**SET OF TASKS:**
**a)** In the code review thread, which call enforces the lockfile's exclusivity once the file has been opened?
**b)** Pick up the code review thread on the namespace-support code and continue it after its last comment.
[begin EXCERPT PROVIDED]
Please also add O_EXCL to this openat() call (at which point, you don't
need to specify O_NOFOLLOW).

I don't think that a lockfile should be opened with O_EXCL. Requiring
O_EXCL defeats the purpose of the lockfile since the exclusivity
provided by the lockfile is enforced by flock() once you've opened the file.

(Note that I have not reviewed the code in this PR at all but saw this
review comment fly by and thought I'd comment on it)

@jdstrand

jdstrand Sep 6, 2016

Contributor

Heh, of course you are right there. :) I've deleted those two comments.

src/ns-support.c
+ if (group->dir_fd == -1) {
+ die("cannot open directory for namespace group %s", group_name);
+ }
+ char lock_fname[PATH_MAX];
@jdstrand

jdstrand Sep 6, 2016

Contributor

I fear we may be in an 'undefined' area here. The actual full path is sc_ns_dir + '/' + lock_fname so I'm not sure what side-effects there might be if lock_name actually was PATH_MAX - 1. Really this need only be the maximum of SNAP_NAME + .lock + '\0', but I realize we don't want to be that tightly coupled with snapd's definition of how long SNAP_NAME can be. Perhaps define this length as PATH_MAX - length of sc_ns_dir + '/' + '\0'?

+ group->name);
+ close(group->dir_fd);
+ close(group->lock_fd);
+ close(group->event_fd);
@jdstrand

jdstrand Sep 6, 2016

Contributor

Might be nice to check if dir_fd, lock_fd and event_fd are all '>= 0' here. I like to also check the return code of close(), but the dir_fd and the lock_fd aren't being written to and event_fd is only written to trigger an event, so not checking should be safe.

@zyga

zyga Sep 8, 2016

Collaborator

They don't have to be >= though, e.g event_fd is only used if required.

+}
+
+void sc_lock_ns_mutex(struct sc_ns_group *group)
+{
@jdstrand

jdstrand Sep 6, 2016

Contributor

It would be nice if sc_lock_ns_mutex() and sc_unlock_ns_mutex() both checked if lock_fd was '>=0'.

@zyga

zyga Sep 8, 2016

Collaborator

Done, with unit tests as well

src/ns-support.c
+ int mnt_fd __attribute__ ((cleanup(sc_cleanup_close))) = -1;
+ mnt_fd =
+ openat(group->dir_fd, mnt_fname,
+ O_CREAT | O_RDONLY | O_CLOEXEC | O_NOFOLLOW, 0600);
@jdstrand

jdstrand Sep 6, 2016

Contributor

Can you add a comment here on why you are not using O_EXCL? AIUI, you want to either open the nsfs mounted file or open the newly created file. It would be good to document that for auditability.
[end EXCERPT PROVIDED]
[begin RECORDED DATA]
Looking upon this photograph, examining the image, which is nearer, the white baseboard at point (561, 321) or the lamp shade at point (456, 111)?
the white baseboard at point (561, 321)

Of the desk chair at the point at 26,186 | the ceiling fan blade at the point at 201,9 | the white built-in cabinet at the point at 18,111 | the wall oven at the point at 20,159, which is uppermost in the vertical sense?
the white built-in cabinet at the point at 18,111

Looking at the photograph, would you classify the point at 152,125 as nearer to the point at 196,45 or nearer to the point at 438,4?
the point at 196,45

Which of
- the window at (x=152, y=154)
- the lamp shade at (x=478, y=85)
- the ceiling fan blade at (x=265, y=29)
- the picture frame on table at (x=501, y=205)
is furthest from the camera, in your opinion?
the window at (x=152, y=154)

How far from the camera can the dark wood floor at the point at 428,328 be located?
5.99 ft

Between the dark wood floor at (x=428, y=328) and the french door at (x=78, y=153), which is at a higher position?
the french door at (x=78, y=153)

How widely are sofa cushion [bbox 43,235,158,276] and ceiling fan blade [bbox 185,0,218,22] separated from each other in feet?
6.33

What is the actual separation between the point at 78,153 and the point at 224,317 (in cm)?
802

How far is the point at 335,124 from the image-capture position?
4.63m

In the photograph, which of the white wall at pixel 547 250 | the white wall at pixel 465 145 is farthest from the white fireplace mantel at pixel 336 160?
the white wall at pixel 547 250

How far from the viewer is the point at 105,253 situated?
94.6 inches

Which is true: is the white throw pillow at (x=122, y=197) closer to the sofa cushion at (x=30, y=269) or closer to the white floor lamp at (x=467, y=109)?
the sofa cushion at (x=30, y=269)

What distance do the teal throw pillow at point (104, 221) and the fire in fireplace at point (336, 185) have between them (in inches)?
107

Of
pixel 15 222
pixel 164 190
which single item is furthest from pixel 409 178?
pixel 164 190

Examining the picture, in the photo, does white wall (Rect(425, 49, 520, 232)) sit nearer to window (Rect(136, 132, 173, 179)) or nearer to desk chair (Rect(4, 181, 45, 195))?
[end RECORDED DATA]
**THE ANSWERS:**
**a)** flock()

**b)**
@zyga

zyga Sep 6, 2016

Collaborator

Yes, you are right both in the deduction of the intent and the suggestion to document this better.

@zyga

zyga Sep 8, 2016

Collaborator

Documented

src/ns-support.c
+ // killed before it managed to complete the process.
+ if (errno != EINVAL) {
+ die("cannot re-associate the mount namespace with namespace group %s", group->name);
+ }
@jdstrand

jdstrand Sep 6, 2016

Contributor

Per the setns() man page, EINVAL might be returned for a bunch of reasons. The comment should be updated and the code reviewed to make sure the assumptions regarding EINVAL are still valid.

@zyga

zyga Sep 8, 2016

Collaborator

You are right. I plan to change this a little to call fstatfs() to determine if the opened file descriptor belongs to nsfs or not. This will let us predictably die() when anything goes wrong.

@jdstrand

jdstrand Sep 8, 2016

Contributor

This sounds like a good idea.

src/ns-support.c
+ if (pid == 0) {
+ // This is the child process which will capture the mount namespace.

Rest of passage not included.